— start Passage shown —

Stay up to date with notifications from The Independent

Notifications can be managed in browser preferences.

RWC 2015: Steve Hansen irked that Richie McCaw is centre of attention

New Zealand came through their World Cup semi-final against South Africa 20-18

Chris Hewett
Sunday 25 October 2015 19:03 GMT
Comments
Richie McCaw
Richie McCaw (GETTY IMAGES)

The All Black nation currently worships Richie McCaw as a secular saint, although the great New Zealand captain will surely be elevated to a seat at God’s right hand if he leads his country to one more World Cup victory at Twickenham in five days’ time. The word “if” is relevant in more ways than one, however, and it may well be that the Chosen One considered spending at least part of his Sabbath in the nearest church.

Precious few rugby watchers were prepared to bet as much as a groat on McCaw being cited for giving the Springbok forward Francois Louw a clout with his elbow, accidental or otherwise, early in the second quarter of Saturday’s witheringly hard semi-final, from which the Kiwis emerged 20-18 victors. Steve Hansen, the All Black head coach, was among the more predictable nay- sayers. “There’s nothing in it, so there’s nothing to talk about,” he said. “Move on.”

— end Passage shown —
— start Dataset —

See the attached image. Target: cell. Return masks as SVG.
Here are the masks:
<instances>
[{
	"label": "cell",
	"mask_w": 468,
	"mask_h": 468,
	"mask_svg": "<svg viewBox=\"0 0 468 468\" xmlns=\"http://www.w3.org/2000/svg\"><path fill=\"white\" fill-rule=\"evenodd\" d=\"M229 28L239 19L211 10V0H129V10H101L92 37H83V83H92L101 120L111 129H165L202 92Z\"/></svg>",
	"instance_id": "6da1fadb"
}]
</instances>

— end Dataset —

What is asked:
1. Write out the entire listing above, reproducing every line without any change.
2. Extend the report on the All Blacks' semi-final win over South Africa, picking up after its final sentence.

Results by task:
1.
See the attached image. Target: cell. Return masks as SVG.
Here are the masks:
<instances>
[{
	"label": "cell",
	"mask_w": 468,
	"mask_h": 468,
	"mask_svg": "<svg viewBox=\"0 0 468 468\" xmlns=\"http://www.w3.org/2000/svg\"><path fill=\"white\" fill-rule=\"evenodd\" d=\"M229 28L239 19L211 10V0H129V10H101L92 37H83V83H92L101 120L111 129H165L202 92Z\"/></svg>",
	"instance_id": "6da1fadb"
}]
</instances>

2.
But in the age of social media, with instant slow-motion replays on a dozen different platforms and enough white noise on the Twittersphere to drown out even the loudest protestations of innocence, neither Hansen nor McCaw could feel completely in the clear. Especially as World Rugby, the sport’s governing body, has developed a fondness for friendly fire. Anyone seen Craig Joubert recently?

Striking with the elbow carries a minimum sanction of a two-week ban and the citing officer has up to 36 hours after the match has ended to lodge a complaint, setting a 6am deadline this morning. Louw, meanwhile, had two wounds to his forehead which needed an eye-watering 20 stitches.

Given the sudden furore, Hansen felt he was not quite in a position to take his own advice. Instead of moving on, he stayed with the subject by saying: “Richie is a man who draws a lot of attention because he’s a great player – maybe the greatest in the history of the game. If he’s not in your team, he’s a pain in the rear end. If you can’t get him on the track, you get him off the track. It’s a mark of respect, really. He takes it in his stride.”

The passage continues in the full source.